Description
In 1995, the company Boots The Chemists decided to concentrate its entire administrative staff in one place. The necessary extension project was intended to act as a catalyst for transformation of the corporate culture. The headquarters with its new building are located in Beeston, just south of Nottingham, where Boots has had its head office since 1968.
In an exemplary integral planning process, an experienced team was put together, consisting of DEGW, the architects and management consultants, with Boots as the Clients, Mace as the site managers and the engineering by Roger Preston. In a two-stage process, the new building was first erected and then the original headquarters, called D90 (1968; erected by Skidmore, Owings & Merill), was completely renovated. This flat, square glass pavilion with brown steel supports is not only a modern classic, but also Great Britain’s first open-plan office. At the time adjudged to be innovative, thirty years later the building did not provide adequate space for contemporary working methods, nor could it accommodate the entire staff.
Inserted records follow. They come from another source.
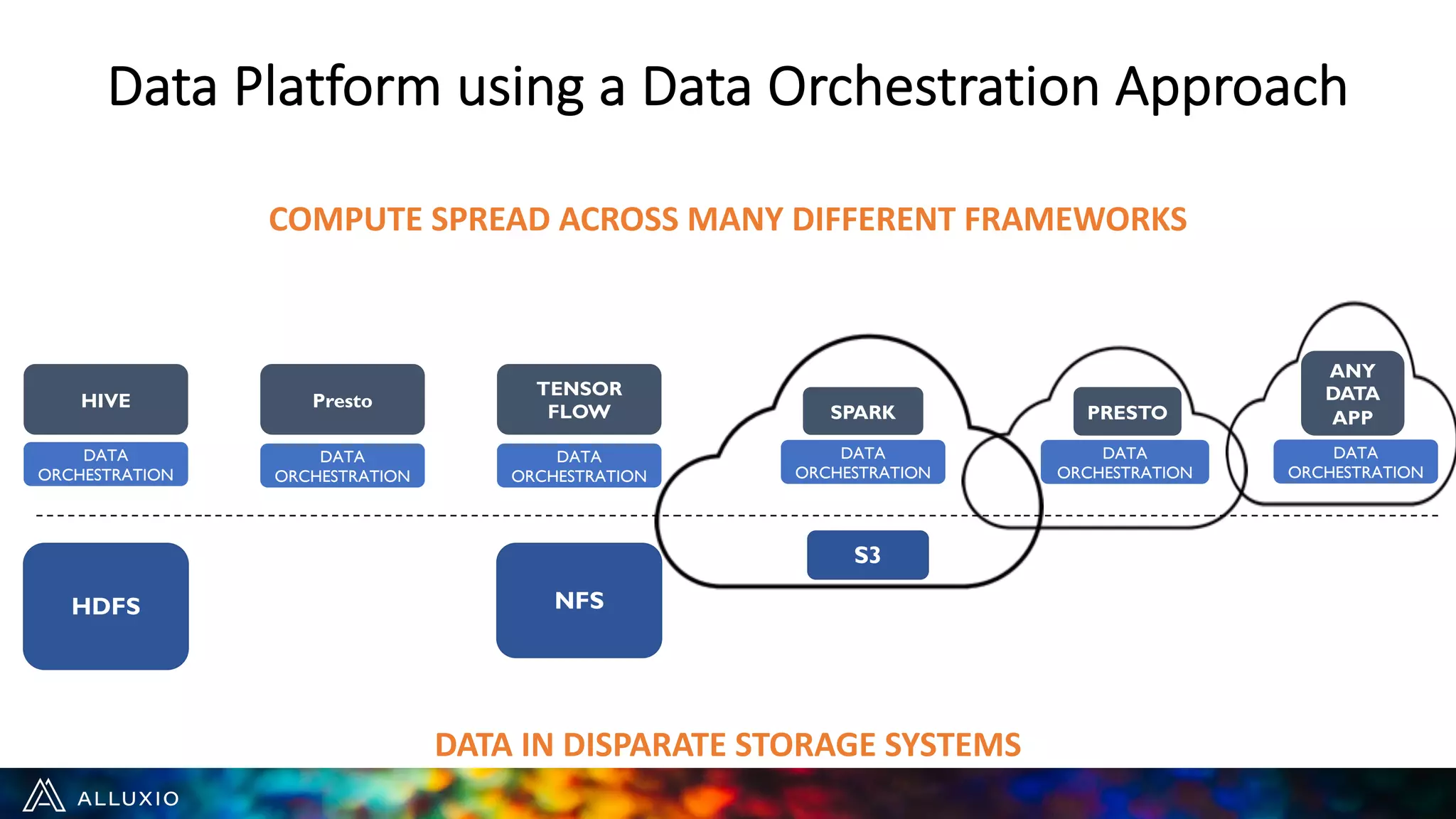 Data Platform using a Data Orchestration Approach

COMPUTE SPREAD ACROSS MANY DIFFERENT FRAMEWORKS

HIVE

DATA ORCHESTRATION

Presto

DATA ORCHESTRATION

TENSOR FLOW

DATA ORCHESTRATION

SPARK

DATA ORCHESTRATION

PRESTO

DATA ORCHESTRATION

ANY DATA APP

DATA ORCHESTRATION

HDFS

NFS

S3

DATA IN DISPARATE STORAGE SYSTEMS

ALLUXIO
A series of employee questionnaires and staff counselling sessions were important components in the planning process. Right from the start they were carried out with the aim of coordinating staff requirements and introducing the new methods of working. The weekly workshops, in which the whole planning team took part, were crucial to the success of the project. Together, the team developed a customised office building, based on a series of principles that appeared simple, yet nonetheless had a profound effect on the programme and the design. Among these principles were the introduction of team structures and the implementation of the latest information and communication technologies. In conjunction, they promote communication between departments and staff mobility. Staff can now shift from one project to another or from one environment to another – they are freed from their dependency on paper and filing systems and can therefore be integrated in projects in the field. The effects of the programme are discernible in the increase in the number of potential meeting places – an important factor in facilitating teamwork – and here in particular, rooms and areas that promote chance encounters across teams and departments. Another effect is dispensing as far as possible with personal workspaces that would encourage working in isolation.
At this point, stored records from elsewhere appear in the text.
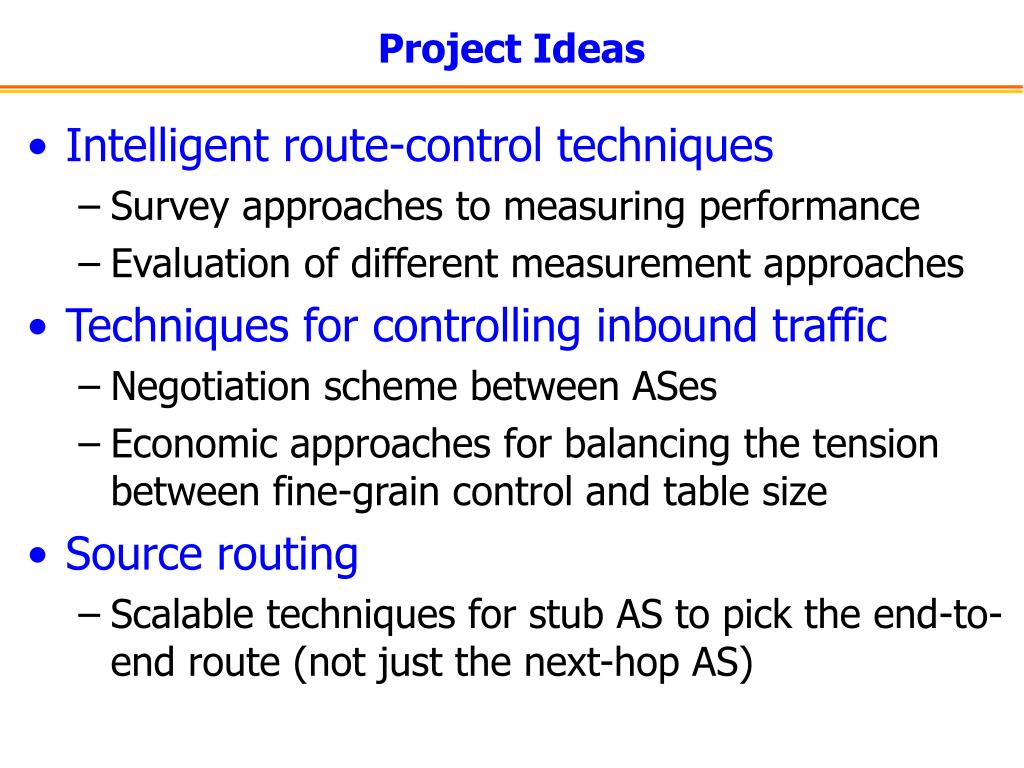 Project Ideas

• Intelligent route-control techniques
– Survey approaches to measuring performance
– Evaluation of different measurement approaches

• Techniques for controlling inbound traffic
– Negotiation scheme between ASes
– Economic approaches for balancing the tension between fine-grain control and table size

• Source routing
– Scalable techniques for stub AS to pick the end-to-end route (not just the next-hop AS)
The new building is formally subordinate to its neighbouring predecessor, although the new rectangular box appears to be less successful in its proportions. A new entrance pavilion serves as a connecting element and is part of an internal ‘street’ that links the two parts of the building and unites the company. This ‘street’ opens out over the length of the new building into an atrium with a cafe and restaurant, shops, ATMs and lifts. In accordance with the plug-and-work principle, these areas are integrated into the work environment. For example, there are connections to the corporate data network from the tables in the café, so that any member of staff with a laptop can work from there as well. Three smaller additional atriums are intended to stimulate neighbourhood functions and enlarge the building surfaces so that all employees can benefit from the natural light and the view. The workplace strategy is developed as a collection of twenty ‘neighbourhoods’ on three levels, evincing an autonomous mixture of six different work layouts, from small desks for individuals and quiet cell-like offices for private conversations or concentrated work, through spacious common meeting areas to touch-down desks. The ‘hubs,’ each used by two neighbourhoods, are centrally located. All the office technology is situated here, as well as the kitchens and staff lounges.
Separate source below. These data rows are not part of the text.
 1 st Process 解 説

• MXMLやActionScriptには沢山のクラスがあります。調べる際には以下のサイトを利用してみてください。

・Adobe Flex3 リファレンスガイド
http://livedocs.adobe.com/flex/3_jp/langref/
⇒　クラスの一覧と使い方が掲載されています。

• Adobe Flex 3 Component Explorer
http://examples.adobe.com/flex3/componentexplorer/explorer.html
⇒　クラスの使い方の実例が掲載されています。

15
Working conditions were to be equally good in both buildings. For the SOM building, this meant a whole series of measures both organisational and architectonic, and relative to climate control. Unwieldy room-in-room systems were dispensed with in order to achieve more spaciousness. Only the cell-like offices along the window frontage were retained as meeting rooms. Twelve hundred people now work in the building designed in 1968 for fewer than one thousand employees. Air-conditioning, lighting and information systems and communication media have been upgraded to meet today’s requirements and to cope with the higher concentration of employees. A new suspended ceiling and a raised floor installation was necessary to ensure flexible data connection of all work areas in the open-plan office. A continuous raised floor would, however, have destroyed the external appearance of the building, which is marked by the thin floorslabs. Due to aesthetic considerations and the need to adhere to historical protection requirements, a circulation area without a raised floor was provided along the storey-height glazing. The brown tones of the original colour scheme were also retained. By contrast, in DEGW’s new building, there is a mixture of cheerful yellows, reds and blues. As for the rest, the choice of materials for walls, room dividers, doors and ceilings is identical in both buildings and the detailing similarly minimalist.
As is usual in contemporary office concepts, the building offers employees a variety of communal and individual work environments. The very deep ground plan with its flexible interior layout that is naturally lit by atriums sets the company headquarters apart from other projects. It is not least an energy-saving building due to its compactness. Even though its proportions do not achieve quite the calibre of its predecessor, it is all the same a sort of prototype because the needs of its occupants, their modes of working and their comfort requirements have all been carefully coordinated. Going through the building, one finds neither doors nor private offices. The building is conceived as a gigantic room for a team of 2,300 employees.